L’offerta di nidi pubblici in Italia è tra le più basse d’Europa: solo il 12 per cento dei bambini sotto i tre anni ha un posto all’asilo nido, contro il 35-40 per cento della Francia e dei paesi nordici. In Italia l’investimento pubblico per i bambini nella prima fase del ciclo di vita è molto basso. La spesa media per i bambini sotto i tre anni è inferiore del 25 per cento a quella degli altri paesi sviluppati ed è la metà della spesa media per le classi d’età 6-11 e 12-16 anni.

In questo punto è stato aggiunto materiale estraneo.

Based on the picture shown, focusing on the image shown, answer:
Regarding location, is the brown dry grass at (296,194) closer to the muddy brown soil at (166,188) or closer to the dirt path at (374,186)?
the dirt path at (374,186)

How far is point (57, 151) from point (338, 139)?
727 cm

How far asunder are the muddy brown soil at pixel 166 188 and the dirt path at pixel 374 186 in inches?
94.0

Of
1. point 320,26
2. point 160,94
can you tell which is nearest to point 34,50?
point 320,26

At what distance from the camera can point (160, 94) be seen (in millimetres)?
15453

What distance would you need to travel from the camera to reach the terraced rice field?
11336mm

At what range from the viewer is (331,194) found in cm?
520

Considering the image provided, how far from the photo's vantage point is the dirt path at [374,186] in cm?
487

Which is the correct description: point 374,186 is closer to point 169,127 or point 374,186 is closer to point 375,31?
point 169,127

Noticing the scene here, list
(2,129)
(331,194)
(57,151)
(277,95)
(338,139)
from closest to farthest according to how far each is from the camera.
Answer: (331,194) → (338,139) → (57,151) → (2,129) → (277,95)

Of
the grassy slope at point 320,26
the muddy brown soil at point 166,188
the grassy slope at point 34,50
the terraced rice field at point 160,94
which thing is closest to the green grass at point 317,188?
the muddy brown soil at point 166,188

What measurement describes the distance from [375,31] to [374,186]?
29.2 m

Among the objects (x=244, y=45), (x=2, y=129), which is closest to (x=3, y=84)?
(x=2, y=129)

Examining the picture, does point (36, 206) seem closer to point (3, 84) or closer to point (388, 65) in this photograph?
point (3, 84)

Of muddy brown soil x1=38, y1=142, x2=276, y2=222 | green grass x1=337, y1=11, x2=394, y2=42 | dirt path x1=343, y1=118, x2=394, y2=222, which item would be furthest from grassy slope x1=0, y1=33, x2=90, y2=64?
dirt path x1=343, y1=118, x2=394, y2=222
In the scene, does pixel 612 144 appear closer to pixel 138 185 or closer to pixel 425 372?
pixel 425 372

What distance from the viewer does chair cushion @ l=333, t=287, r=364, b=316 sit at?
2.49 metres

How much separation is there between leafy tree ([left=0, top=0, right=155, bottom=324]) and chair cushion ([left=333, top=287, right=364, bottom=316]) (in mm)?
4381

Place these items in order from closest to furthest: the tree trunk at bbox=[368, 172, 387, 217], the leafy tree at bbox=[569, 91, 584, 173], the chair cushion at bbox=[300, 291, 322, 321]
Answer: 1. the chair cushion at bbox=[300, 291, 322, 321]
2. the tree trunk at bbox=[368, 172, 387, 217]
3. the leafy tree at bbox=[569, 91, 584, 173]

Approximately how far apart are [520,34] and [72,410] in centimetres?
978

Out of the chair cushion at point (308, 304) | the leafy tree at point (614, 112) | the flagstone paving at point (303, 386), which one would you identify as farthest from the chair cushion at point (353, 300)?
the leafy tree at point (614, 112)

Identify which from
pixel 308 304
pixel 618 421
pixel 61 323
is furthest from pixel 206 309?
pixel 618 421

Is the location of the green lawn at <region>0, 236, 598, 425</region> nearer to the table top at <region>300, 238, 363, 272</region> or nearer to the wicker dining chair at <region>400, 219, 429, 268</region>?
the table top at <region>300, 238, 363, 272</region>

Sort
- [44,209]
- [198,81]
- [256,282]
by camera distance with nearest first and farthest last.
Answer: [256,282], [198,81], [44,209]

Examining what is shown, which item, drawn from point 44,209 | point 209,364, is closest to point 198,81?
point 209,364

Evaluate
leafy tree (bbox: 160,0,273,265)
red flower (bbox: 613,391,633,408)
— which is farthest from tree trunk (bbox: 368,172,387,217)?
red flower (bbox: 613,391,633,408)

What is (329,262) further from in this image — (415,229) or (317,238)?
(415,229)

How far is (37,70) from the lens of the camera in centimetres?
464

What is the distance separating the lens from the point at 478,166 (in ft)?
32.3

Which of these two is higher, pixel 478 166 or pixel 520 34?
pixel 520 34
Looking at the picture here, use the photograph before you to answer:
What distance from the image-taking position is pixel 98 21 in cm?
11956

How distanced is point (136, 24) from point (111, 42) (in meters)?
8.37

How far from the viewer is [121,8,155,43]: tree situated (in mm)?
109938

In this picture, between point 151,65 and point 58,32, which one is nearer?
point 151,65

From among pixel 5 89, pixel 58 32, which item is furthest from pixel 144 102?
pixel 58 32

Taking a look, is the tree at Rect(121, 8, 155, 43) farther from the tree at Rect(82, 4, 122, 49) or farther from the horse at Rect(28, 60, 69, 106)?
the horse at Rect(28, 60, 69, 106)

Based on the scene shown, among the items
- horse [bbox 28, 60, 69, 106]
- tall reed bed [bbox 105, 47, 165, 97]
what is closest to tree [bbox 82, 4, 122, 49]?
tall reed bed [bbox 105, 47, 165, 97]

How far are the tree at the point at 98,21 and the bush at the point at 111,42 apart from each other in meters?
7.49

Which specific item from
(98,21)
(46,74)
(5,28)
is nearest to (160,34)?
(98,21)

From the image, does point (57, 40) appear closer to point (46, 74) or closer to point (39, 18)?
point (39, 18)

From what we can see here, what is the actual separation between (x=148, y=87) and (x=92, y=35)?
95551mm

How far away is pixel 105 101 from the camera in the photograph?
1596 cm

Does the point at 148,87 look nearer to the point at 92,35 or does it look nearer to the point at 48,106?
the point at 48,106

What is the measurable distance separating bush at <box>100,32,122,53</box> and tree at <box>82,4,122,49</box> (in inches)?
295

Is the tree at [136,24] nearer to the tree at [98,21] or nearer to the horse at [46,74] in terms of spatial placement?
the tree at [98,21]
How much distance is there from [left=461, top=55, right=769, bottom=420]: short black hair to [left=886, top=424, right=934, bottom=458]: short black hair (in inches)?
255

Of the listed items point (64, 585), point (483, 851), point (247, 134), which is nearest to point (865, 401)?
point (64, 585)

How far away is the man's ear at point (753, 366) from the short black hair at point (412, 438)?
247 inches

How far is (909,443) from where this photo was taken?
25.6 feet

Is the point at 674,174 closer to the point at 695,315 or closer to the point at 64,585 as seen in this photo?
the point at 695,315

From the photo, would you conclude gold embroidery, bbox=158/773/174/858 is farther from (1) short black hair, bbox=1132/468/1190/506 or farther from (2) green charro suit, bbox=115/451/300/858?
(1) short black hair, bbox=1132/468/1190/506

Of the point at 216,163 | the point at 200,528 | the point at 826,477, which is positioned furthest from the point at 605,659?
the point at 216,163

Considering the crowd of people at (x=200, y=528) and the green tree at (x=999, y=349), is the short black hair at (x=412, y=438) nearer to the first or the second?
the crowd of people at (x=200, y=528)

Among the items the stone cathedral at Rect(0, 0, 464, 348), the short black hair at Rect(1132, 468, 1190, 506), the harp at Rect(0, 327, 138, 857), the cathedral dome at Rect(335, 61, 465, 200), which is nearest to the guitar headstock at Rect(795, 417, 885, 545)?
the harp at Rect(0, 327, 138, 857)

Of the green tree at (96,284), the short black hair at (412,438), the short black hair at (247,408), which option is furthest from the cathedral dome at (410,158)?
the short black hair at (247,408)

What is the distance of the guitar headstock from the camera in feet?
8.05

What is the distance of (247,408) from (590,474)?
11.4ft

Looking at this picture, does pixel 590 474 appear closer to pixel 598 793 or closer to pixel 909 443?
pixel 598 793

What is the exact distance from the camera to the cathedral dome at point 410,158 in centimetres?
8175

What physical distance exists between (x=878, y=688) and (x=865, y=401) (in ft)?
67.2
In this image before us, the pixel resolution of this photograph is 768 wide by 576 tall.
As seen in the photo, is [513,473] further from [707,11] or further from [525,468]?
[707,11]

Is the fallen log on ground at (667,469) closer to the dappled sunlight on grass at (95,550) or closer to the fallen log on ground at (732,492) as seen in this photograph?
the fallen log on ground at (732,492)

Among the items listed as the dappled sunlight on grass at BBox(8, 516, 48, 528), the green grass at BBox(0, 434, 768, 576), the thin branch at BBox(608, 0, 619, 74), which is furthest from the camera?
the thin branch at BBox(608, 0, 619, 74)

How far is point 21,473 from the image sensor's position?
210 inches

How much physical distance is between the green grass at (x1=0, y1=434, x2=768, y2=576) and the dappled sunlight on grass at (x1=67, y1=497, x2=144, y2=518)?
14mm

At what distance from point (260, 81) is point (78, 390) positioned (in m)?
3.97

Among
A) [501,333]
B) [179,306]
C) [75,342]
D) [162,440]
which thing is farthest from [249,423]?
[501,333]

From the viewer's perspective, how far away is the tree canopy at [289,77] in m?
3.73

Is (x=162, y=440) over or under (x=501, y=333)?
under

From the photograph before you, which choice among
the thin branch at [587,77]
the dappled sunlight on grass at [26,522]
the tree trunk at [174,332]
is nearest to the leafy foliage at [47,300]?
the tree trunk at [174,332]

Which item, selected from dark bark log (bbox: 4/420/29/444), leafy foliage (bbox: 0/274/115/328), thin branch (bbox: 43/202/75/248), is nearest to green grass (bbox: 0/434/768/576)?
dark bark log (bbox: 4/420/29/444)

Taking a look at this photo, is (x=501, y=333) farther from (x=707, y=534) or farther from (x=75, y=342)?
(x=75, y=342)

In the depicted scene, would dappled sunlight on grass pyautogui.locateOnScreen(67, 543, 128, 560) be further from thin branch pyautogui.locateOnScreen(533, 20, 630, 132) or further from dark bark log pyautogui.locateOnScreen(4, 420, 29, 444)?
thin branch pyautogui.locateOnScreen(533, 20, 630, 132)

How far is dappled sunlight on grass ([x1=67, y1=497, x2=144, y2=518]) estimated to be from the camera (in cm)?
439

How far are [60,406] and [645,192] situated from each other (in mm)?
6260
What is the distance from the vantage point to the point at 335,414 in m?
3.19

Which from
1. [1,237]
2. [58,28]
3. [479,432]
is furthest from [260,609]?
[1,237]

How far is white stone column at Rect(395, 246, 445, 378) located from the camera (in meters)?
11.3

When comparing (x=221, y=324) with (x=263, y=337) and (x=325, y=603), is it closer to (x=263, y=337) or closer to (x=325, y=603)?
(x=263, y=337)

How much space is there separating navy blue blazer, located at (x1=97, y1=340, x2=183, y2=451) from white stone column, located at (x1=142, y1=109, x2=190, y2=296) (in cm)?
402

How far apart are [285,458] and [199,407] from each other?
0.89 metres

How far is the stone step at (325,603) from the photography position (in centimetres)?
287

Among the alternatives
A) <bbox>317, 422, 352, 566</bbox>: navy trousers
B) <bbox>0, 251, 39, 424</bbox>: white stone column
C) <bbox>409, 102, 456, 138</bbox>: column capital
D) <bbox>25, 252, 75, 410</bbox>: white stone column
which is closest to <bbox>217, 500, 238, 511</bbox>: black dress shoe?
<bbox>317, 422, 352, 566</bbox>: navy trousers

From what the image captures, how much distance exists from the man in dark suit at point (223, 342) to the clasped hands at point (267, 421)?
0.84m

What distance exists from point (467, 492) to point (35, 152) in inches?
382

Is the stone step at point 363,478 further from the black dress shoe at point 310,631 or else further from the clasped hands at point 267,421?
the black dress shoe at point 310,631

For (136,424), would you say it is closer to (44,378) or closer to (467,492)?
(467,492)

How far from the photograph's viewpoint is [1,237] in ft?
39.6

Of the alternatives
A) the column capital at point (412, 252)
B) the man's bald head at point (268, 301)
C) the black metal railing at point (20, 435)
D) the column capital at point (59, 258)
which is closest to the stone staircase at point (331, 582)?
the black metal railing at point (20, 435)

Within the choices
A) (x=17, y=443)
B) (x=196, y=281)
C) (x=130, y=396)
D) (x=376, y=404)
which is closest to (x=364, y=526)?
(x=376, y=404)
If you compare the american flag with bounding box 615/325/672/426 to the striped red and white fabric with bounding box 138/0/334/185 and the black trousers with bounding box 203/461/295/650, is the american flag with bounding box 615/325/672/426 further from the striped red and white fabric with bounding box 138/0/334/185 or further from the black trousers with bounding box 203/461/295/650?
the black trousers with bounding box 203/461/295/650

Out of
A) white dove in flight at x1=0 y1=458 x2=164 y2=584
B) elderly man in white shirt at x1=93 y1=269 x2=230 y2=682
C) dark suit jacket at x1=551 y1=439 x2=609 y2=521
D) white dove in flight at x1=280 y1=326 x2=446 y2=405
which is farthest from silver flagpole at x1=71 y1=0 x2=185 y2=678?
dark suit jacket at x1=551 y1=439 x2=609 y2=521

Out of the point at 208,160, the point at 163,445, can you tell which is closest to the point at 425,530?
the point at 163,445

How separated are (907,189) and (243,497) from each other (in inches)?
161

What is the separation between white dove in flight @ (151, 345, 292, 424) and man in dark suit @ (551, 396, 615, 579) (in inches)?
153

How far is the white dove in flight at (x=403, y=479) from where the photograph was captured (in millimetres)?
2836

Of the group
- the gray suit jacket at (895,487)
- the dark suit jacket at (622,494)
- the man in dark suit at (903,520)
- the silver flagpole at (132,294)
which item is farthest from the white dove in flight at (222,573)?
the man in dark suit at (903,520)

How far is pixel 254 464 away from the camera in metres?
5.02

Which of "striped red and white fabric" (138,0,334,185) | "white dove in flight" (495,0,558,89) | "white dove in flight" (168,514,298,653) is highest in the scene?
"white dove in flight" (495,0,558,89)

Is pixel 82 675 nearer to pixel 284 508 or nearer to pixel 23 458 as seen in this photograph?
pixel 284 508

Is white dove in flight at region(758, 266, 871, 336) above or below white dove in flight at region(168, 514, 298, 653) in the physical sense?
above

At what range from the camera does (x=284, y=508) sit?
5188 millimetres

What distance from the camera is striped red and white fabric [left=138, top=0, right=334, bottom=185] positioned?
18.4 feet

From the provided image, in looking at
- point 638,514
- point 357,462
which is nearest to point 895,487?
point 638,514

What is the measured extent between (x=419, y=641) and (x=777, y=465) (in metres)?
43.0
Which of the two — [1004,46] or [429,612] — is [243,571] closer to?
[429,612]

Il basso investimento negli asili nido potrebbe anche contribuire a spiegare i risultati insoddisfacenti che i ragazzi italiani ottengono nelle rilevazioni internazionali. Come noto, l’Italia va male sia nella valutazione delle competenze linguistiche sia in quella sulla matematica. Secondo Daniela Del Boca, Silvia Pasqua e Chiara Pronzato, la socializzazione precoce, il rapporto educativo con personale specializzato, gli stimoli offerti da nidi di qualità (come sono, ancora, i nidi pubblici italiani) sono fondamentali per lo sviluppo dei bambini. Nel 2011 gli asili nido hanno compiuto quarant’anni.
La prima legge nazionale sulla costituzione di asili nido risale infatti al 1971. Il gettito della nuova Imu, anche se viene non lasciato interamente ai comuni (che ricevono le entrate delle prime case e metà del gettito relativo agli altri immobili, mentre il resto va allo stato) potrebbe aiutare a mantenere e rafforzare questo importante strumento, utile sia per la famiglia sia per l’istruzione, ed elemento fondamentale per aumentare la partecipazione delle donne al mercato del lavoro.